== TEXTO BASE

El Evangelio de San Lucas intenta conectar el hecho cristiano con algunos acontecimientos de la historia universal: "En el año decimoquinto del imperio de Tiberio César, siendo Poncio Pilato procurador de Judea..." (Lucas 3, 1) inició San Juan Bautista su actividad de predicador, exhortando al pueblo a la conversión de sus pecados y a recibir un bautismo de penitencia, que él administraba en las aguas del Jordán.
El bautismo de Cristo (1723), de Francesco Trevisani
Allí acudió Jesús para ser bautizado por Juan. Y, tras retirarse al desierto para un período de meditación de cuarenta días, Jesús dio comienzo a su ministerio público, que se prolongaría unos tres años, según el cómputo más probable. De entre los primeros seguidores eligió a doce, a los que llamó "apóstoles" o emisarios, porque pronto los enviaría a predicar su mensaje, que en esencia decía: "Se ha cumplido el tiempo; el reino de Dios está cerca; convertíos y creed en el evangelio" (Marcos 1, 15). Todo en un lenguaje que sólo era accesible a los creyentes de Israel, pues eran expresiones e ideas del Antiguo Testamento.

====
== DATOS EN BRUTO

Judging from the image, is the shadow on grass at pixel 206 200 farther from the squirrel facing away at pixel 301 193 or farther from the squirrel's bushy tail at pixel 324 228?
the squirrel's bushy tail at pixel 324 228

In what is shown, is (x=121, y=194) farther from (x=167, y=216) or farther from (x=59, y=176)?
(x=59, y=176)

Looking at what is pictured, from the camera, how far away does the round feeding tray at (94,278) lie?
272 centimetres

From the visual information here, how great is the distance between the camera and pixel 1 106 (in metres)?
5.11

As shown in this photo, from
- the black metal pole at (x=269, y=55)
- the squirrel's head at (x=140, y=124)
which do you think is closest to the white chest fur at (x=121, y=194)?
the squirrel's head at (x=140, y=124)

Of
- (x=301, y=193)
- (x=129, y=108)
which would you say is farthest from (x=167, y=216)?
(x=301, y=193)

====

• **EJERCICIOS PROPUESTOS**
**A.** Según el texto sobre el bautismo de Jesús, ¿en qué lugar administraba Juan el bautismo de penitencia?
**B.** Repite, sin cambiar nada, el fragmento del texto sobre el bautismo de Jesús que va de "El bautismo de" a "del Antiguo Testamento.".
Los ítems no intervienen en nada de esto.

• **RESPUESTAS**
**A.** En las aguas del Jordán.

**B.**
El bautismo de Cristo (1723), de Francesco Trevisani
Allí acudió Jesús para ser bautizado por Juan. Y, tras retirarse al desierto para un período de meditación de cuarenta días, Jesús dio comienzo a su ministerio público, que se prolongaría unos tres años, según el cómputo más probable. De entre los primeros seguidores eligió a doce, a los que llamó "apóstoles" o emisarios, porque pronto los enviaría a predicar su mensaje, que en esencia decía: "Se ha cumplido el tiempo; el reino de Dios está cerca; convertíos y creed en el evangelio" (Marcos 1, 15). Todo en un lenguaje que sólo era accesible a los creyentes de Israel, pues eran expresiones e ideas del Antiguo Testamento.